# YOUR INSTRUCTIONS:
Output the lines of the material verbatim, beginning with the line containing "What is the overall" and continuing through the end of the material.
+++ RECORDS TO PROCESS +++
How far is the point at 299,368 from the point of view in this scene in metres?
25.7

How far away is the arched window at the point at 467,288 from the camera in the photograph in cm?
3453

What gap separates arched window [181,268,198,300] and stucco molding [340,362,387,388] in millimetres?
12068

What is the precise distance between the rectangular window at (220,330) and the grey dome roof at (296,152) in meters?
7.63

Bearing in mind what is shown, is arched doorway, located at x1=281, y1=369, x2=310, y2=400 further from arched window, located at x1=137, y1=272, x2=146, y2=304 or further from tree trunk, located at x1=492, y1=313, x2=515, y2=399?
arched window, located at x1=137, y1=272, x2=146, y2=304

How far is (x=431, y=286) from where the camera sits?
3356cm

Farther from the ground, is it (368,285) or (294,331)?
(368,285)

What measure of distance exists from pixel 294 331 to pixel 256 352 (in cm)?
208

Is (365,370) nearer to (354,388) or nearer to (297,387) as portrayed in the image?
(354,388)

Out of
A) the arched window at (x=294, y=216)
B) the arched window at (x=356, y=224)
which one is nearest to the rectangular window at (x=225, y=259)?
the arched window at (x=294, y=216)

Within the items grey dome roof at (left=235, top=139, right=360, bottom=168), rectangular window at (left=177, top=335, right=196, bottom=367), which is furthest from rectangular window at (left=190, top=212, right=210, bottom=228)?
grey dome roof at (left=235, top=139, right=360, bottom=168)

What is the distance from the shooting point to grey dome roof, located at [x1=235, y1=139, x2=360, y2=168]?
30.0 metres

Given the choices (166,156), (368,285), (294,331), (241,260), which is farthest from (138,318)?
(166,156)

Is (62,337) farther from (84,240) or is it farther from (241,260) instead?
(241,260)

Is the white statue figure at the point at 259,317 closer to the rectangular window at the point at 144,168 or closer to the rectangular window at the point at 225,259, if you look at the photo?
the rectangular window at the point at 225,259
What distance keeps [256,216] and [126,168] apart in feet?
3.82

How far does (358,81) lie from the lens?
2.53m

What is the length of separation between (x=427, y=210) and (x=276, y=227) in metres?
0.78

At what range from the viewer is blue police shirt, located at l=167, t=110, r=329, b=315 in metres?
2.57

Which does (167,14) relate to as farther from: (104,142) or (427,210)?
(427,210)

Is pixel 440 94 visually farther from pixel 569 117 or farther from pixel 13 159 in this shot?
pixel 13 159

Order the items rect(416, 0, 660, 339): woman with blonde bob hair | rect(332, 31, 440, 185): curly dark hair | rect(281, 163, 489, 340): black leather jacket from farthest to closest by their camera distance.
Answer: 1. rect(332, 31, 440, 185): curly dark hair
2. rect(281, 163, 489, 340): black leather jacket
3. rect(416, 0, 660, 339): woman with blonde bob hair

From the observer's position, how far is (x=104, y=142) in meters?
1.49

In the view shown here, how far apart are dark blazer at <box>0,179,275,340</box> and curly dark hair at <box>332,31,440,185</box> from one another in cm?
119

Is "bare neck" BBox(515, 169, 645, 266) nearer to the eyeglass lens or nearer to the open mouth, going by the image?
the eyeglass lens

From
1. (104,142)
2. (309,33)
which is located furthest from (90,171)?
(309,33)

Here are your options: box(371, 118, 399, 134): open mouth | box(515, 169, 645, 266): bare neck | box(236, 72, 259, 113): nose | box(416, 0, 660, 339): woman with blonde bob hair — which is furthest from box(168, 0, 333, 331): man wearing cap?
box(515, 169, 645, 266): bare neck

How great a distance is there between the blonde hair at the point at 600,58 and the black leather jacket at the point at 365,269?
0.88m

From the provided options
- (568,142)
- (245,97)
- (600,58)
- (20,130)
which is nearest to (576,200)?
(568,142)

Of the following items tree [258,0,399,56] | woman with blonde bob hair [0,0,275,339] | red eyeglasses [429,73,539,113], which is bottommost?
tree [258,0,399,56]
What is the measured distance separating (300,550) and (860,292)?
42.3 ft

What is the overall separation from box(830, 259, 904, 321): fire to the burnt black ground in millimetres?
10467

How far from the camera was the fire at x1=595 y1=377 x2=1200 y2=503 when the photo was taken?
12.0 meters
+++
# ANSWER TO THE PROBLEM:
What is the overall separation from box(830, 259, 904, 321): fire to the burnt black ground in millimetres?
10467

How far from the camera was the fire at x1=595 y1=377 x2=1200 y2=503 when the photo was taken?
12.0 meters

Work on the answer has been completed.